Она, по — видимому, больше всех страдала от жажды.
— Всюду камень, как тут пророешь? Нет, надо придумать что-нибудь другое. Добудем огонь, будет и вода. Значит, прежде всего надо подумать об огне.
— А не пойти ли лучше поискать какой-нибудь еды — шиповника или еще чего?
— Нет, Гагик: темнеет, сейчас мы ничего не найдем. Пойдем-ка за топливом. Ну, шевелитесь же, не надо отчаиваться! Шевелитесь, шевелитесь!
Но подгонять ребят не было необходимости. Они и сами отлично понимали, что сейчас все зависит от огня, без огня они погибнут.
Глава седьмая
Саркис не двинулся с места. То ли устал он, то ли впал в отчаяние.
— Чего ради куда — то идти собирать, топливо, — возразил он. — Может, мы не сумеем добыть огонь?
— Сначала арбу покупают, а потом быков, — сказал Гагик и вслед за Ашотом вышел из пещеры.
Пришлось и Саркису покинуть свое шелестящее ложе. Взобравшись на один из дубков, Ашот начал обламывать сухие ветви. Снег посыпался на стоявшего под деревом Саркиса, но тот не тронулся с места.
— Пойди обломай ветки у той низенькой елки, — сказал Ашот. — Чего ты вытянулся, словно шампур[6] проглотил?

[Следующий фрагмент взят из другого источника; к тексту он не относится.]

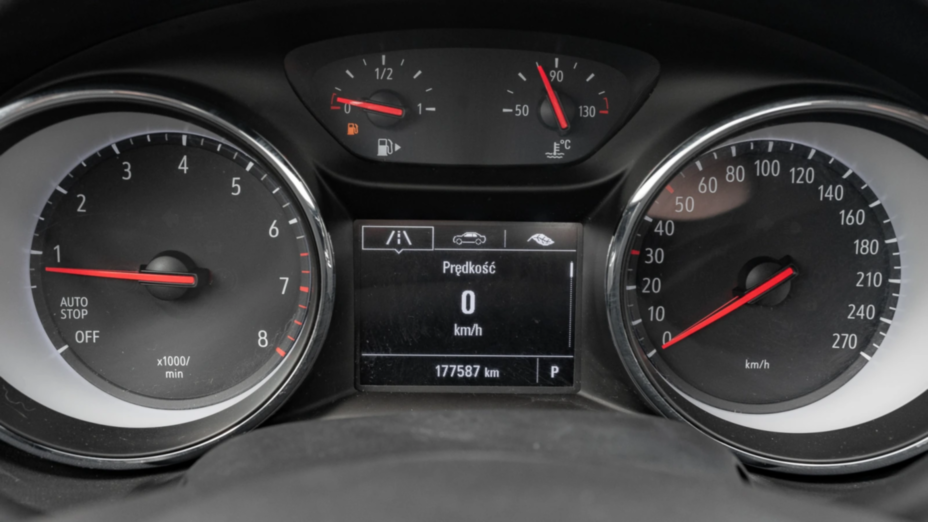OPEL Insignia Insignia 1.5 T GPF Elite S&S aut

Но не успел Саркис и повернуться, как Асо уже был у елочки, с корнем вырвал ее из земли и уволок в пещеру.
Шушик трудилась в это время над кустом терна, но, как ни билась, ей не удалось отломать даже веточки. Холодный снег больно обжигал худые, тоненькие пальцы.
— Крепкий куст, хушкэ Шушик, не надо, брось, поколешь пальцы, — мягко убеждал девочку Асо. — Иди сюда. Вот так… Возьми эту ветку и эту, ну и тяни их за собой… Сложи там, у пещеры.
Пастушок Асо всю свою маленькую жизнь провел в горах и лесах. Сейчас он был в своей стихии. Он влезал на покрытые снегом выступы скал, откапывал в расщелинах кудрявые карликовые ели, вырывал их и, сбрасывая вниз, кричал:
— Хушкэ Шушик, лови!..
Гагик вступил в борьбу со старым пнем и, весь в поту, старался выворотить его из земли. Но пенек оказался упрямым, пришлось бросить его и заняться расщелиной в скале: осенний ветер набил в нее массу сухих листьев.
— Ну чего вы забрались в какие — то щели и дыры? — беседовал Гагик с листьями. — Пойдем, согрейте царя природы — человека.
Постепенно пещера наполнялась топливом, и только один Саркис так ничего и не добыл.
— Ни у кого из вас случайно не завалялась спичка? — спросил Ашот.
Все молча обыскали свои карманы. Нет, ни одной!
— Я как — то пробовал курить, но мне отец такое за дал, что я сам дымиться начал, — пожаловался Гагик. — Вот что значит слушать родителей! А были бы спички, разве мы страдали бы так от холода?
— Ну что ж, попытаемся добыть огонь так, как добывал его первобытный человек, — сказал Ашот. — Возьмите по два сухих сучка и начинайте тереть их один о другой.
Пока, сидя на земле, ребята пыхтели, силясь добыть огонь трением — простым, но трудным способом наших предков, — Асо открыл свою пастушью сумку и достал из нее гриб — трутник. Несколько дней назад он нашел его на старом, трухлявом пне, высушил в горячей золе и спрятал, думая в день праздника подарить отцу.
— Вы делайте как знаете, а я буду по — своему, — сказал он товарищам.
Отойдя в сторону, Асо положил свой гриб на плоский камень и хорошенько побил его другим камнем, чтобы размягчить. Потом достал ножик, настрогал из смолистых веток ели лучинок и, пошарив среди валявшихся в пещере камней, нашел кремень. Всего этого оказалось, по — видимому, недостаточно, и Асо, распоров подкладку своей куртки, вытащил несколько клочков ваты. Покончив со всеми этими приготовлениями, пастушок занялся в углу пещеры своим делом.
— Три, Саркис, три сильно, так ты огня не получишь, — поощряла товарища Шушик.
Но и у нее самой ничего не выходило. А поглядев на покрытый испариной лоб Ашота и его высоко вздымавшуюся грудь, она вообще потеряла веру в успех этой затеи. Так, пожалуй, огня не добудешь.
— Ничего не выходит, — тяжело отдуваясь, сознался Ашот, не глядя на Шушик.
В неудобное он попал положение!
— Да, это, пожалуй, труднее, чем есть мацун,[7] — согласился Гагик. — Но, — продолжал он уже серьезно, — для того чтобы добыть огонь первобытным способом, нужно иметь и руки первобытного человека. А у нас? — И он протянул вперед тонкие, длинные пальцы. — Вот до чего доводит вечная писанина!